Sepeninggal Gareng Cak Geoebg berpikir. Kalau perbuatan korupsi tidak disudahi mulai sekarang, mulai detik ini, kapan korupsi benar-benar hilang dari negeri ini? Revolusi mental mutlak diperlukan. Tapi harus ada yang bisa dijadikan sebagai tuladha. Sebagaimana kata pepatah, ing ngarso sung tuladha. Kalau tidak, percuma saja revolusi mental digaungkan di mana-mana. Sebab jika tuladha yang digunakan sebagai simbol perlawanan terhadap korupsi ternyata terbukti melakukan korupsi, siapa lagi yang bisa dijadikan tuladha. Apalagi kalau sampai dipolitisasi dan dikriminalkan.

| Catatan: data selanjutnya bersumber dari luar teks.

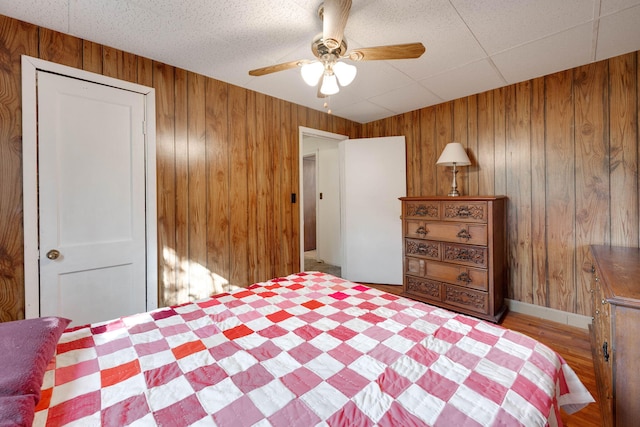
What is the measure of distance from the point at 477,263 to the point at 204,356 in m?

Atau, jangan-jangan korupsi adalah anak jadah kebudayaan negeri kita. Dia merupakan hasil persetubuhan kemajuan, kebutuhan, dan kesempatan. Dan sekian motif-motif lain yang dapat dilekatkan padanya. Maka ketika ada yang menuding si anak jadah itu, orang dapat berkata: itu adalah jerih payah kekilafan manusia. Tapi ketika dibutuhkan, si anak diberi makan kenyang dan disuruh ini-itu untuk keuntungannya sendiri.
Cak Gepeng menggeleng-gelengkan kepalanya yang mulai berat memikirkan hal itu. Dia tidak sadar ketika pamit tadi tangan Gareng menyahut sebungkus rokoknya yang ditaruh di atas meja. Ketika hendak menyalakannya sebatang Cak Gepeng baru sadar dan memaki: sontoloyo!
“Mbah, Mbah, mengapa kok ndremimil dewe?” ledek Sri yang tengah menidurkan anaknya. “Iku, Le, Simbah tengah merapal mantra,” godanya lagi.
“Mantra tundung isin!” balas Cak Gepeng menanggapi banyolan dari anaknya. “Sudah sana, segera bawa masuk anakmu. Tidak baik anak kecil di luar malam-malam.”
“Aku macih cumuk, Mbah. Nanti kalau sudah medem aku pindah ke dalam,” balas Sri menirukan suara anak-anak yang masih cadel. Sedang di gendongannya Alfareza masih belum terpejam. Sepertinya dia heran dengan apa yang sedang dikerjakan Cak Gepeng malam-malam begini di teras sendirian. “Apa yang dikerjakan Simbah? Mengapa dia duduk-duduk di luar sendirian?” pikirnya barangkali.
Sore tadi sepulang kerja Cahyo mengajaknya mampir ke warung kopi langganan mereka. Cak Gepeng tidak menolak meski mengatakan ‘mblokek kopi’. Lagipula siapa tahu ada hal penting yang hendak dibicarakan Cahyo yang tidak dapat dibahas di tempat kerja karena ada kawan-kawan yang lain.
Tapi ternyata tidak ada apa-apa. Usut punya usut, Cahyo tengah bertengkar dengan istrinya. Karena itu dia malas pulang dan menghabiskan waktunya di warung kopi.
“Oalah, Le, Le! Tinggal bersama dalam satu atap kenapa pakai acara nggondok-nggondokan. Kowe nggondok lalu malas pulang. Terus kalau istrimu nggondok apa juga malas pulang?”
“Ngobrol yang lain saja, Mbah. Stress saya. Coba dengar cerita saya. Kemaren Rudi katanya dapat borongan proyek pemerintah. Menggelar sebuah pameran di tengah kota. Aku diajak, mau diberi pekerjaan dekorasi.
“Rejeki, batinku. Tapi jika aku ingat-ingat, aku merasa was-was mendapat pekerjaan seperti itu. Aku khawatir tersandung ketika mengerjakan proyek-proyek seperti itu, tersandung kwitansi blong.”